It was awful listening to her try to talk—like watching someone with no legs dragging herself along a sidewalk. Vic thought, She didn’t use to be so bad, while at the same time remaining convinced that the junkie girl was a deranged and possibly dangerous stranger. She found herself able to juggle these two notions without any sense of contradicting herself whatsoever.
The junkie girl put her hand on Vic’s for a moment, but her palm was hot and damp, and Vic quickly pulled away. Vic looked at the girl’s arms and saw they were a battlefield of pocked, shiny scars: cigarette burns. Lots of them, some livid pink and recent.
Maggie regarded her with a brief look of confusion that bordered on hurt, but before Vic could speak, Hooper barged past to poke his nose into Maggie Leigh’s crotch. Maggie laughed and pushed his snout away.
“Oh, gee. You have your own yeti. That’s adorbs,” she said. She looked beyond the dog to Vic’s son. “And you must b-b-be Wayne.”
“How do you know his name?” Vic asked in a hoarse voice, thinking a crazy thing: Her Scrabble tiles can’t give her proper names.
“You dedicated your first s-ss-s—book to him,” said Maggie. “We used to have them all at the library.
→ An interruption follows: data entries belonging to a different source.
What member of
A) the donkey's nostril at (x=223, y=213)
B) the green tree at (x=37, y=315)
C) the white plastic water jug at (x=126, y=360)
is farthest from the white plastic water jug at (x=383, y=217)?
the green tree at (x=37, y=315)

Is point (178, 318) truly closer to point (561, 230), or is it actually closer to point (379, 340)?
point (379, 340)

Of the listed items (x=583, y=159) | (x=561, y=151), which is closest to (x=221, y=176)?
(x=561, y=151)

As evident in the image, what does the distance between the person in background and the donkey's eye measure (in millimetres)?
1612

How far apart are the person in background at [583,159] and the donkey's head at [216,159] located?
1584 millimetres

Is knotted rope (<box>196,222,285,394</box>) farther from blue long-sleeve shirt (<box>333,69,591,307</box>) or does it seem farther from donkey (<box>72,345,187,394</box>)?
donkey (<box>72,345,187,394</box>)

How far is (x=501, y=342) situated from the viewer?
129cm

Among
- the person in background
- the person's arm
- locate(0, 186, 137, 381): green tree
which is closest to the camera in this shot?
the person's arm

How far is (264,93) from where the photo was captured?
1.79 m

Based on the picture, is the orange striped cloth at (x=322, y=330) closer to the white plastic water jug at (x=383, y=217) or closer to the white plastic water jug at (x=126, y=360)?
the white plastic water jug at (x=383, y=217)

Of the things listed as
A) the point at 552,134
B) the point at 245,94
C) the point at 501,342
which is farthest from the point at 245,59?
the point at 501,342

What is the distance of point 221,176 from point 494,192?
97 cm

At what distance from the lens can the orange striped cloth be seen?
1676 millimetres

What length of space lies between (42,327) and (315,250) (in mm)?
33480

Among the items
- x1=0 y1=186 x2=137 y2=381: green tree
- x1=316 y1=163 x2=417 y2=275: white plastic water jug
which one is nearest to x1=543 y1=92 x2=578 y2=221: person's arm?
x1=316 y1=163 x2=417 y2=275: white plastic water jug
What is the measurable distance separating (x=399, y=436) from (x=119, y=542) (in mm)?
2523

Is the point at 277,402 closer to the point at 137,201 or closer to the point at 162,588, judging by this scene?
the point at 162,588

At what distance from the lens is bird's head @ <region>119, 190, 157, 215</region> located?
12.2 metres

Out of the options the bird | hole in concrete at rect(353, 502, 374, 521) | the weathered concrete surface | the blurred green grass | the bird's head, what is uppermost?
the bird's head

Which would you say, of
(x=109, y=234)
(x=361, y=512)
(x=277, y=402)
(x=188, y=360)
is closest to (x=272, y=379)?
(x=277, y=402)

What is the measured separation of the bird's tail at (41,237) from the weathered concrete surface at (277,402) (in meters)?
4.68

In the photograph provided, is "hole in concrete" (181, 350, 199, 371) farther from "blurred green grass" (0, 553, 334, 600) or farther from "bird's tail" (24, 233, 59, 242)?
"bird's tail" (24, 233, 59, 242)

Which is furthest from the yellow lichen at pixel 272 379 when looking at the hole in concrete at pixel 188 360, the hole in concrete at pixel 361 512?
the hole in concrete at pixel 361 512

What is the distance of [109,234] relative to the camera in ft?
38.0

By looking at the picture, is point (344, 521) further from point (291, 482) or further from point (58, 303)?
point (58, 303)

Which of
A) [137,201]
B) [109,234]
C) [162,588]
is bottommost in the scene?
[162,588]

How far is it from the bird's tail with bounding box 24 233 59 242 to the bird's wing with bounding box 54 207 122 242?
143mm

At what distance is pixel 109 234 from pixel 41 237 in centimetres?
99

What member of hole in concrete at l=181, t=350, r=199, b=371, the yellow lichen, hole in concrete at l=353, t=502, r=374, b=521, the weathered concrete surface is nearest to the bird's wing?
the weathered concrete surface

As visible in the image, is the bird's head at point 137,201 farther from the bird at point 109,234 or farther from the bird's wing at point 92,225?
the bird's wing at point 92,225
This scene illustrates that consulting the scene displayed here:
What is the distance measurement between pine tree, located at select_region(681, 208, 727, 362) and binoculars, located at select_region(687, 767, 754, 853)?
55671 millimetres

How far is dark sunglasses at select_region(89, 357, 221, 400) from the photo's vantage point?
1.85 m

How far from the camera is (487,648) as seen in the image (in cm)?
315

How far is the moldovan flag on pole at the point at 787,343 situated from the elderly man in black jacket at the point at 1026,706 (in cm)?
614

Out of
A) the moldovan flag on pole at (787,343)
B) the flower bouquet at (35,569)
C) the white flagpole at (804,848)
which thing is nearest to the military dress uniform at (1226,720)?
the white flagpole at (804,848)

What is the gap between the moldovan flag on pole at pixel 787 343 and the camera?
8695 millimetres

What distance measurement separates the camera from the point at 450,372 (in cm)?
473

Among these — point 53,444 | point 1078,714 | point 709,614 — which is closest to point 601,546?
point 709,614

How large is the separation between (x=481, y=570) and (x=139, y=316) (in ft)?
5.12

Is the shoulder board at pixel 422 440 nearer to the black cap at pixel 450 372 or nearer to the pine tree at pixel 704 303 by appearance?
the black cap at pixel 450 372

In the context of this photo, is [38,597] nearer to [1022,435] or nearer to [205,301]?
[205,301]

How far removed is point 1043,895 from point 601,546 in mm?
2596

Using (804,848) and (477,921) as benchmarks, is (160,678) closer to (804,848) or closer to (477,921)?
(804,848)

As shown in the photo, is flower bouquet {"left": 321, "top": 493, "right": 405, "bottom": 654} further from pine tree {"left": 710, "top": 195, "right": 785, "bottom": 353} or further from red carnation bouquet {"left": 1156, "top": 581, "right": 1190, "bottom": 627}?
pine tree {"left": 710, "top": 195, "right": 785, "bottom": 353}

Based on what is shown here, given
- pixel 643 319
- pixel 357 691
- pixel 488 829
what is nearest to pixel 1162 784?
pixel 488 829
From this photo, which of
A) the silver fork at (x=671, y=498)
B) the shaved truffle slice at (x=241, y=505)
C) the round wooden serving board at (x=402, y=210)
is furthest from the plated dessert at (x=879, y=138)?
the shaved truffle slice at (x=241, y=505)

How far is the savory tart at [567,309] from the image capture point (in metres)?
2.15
I was so suh-suh-sssssssspsyched for you.”
Vic said, “Wayne? Take Hooper into the house.”
Wayne whistled and clicked and walked by Maggie, and the dog shambled after. Wayne firmly shut the door behind both of them.
Maggie said, “I always thought you’d write. You said you would. I wondered if I mm-mm-my-mm-my—might hear from you after M-M-Muh-MmmManx was arrested, but then I thought you wanted to put him behind you. I almost wrote you a few times, b-but first I worried your puh-p-puh-pp-p—I worried your folks would question you about me, and later I thought muh-mm-mm—perhaps you wanted to put m-me behind you as well.”
She tried to smile again, and Vic saw she was missing teeth.
“Ms. Leigh. I think you’re confused. I don’t know you. I can’t help you,” Vic said.
What frightened Vic most was her feeling that this was exactly backward. Maggie wasn’t the one who was confused—her whole face glistened with lunatic certainty. If anyone was confused, it was Vic. She could see it all in her mind’s eye: the dark cool of the library, the yellowing Scrabble tiles scattered on the desk, the bronze paperweight that looked like a pistol.
“If you don’t know me, how come you know my last name? I didn’t mention it,” Maggie said, only with more stuttering—it took close on half a minute to get this sentence out.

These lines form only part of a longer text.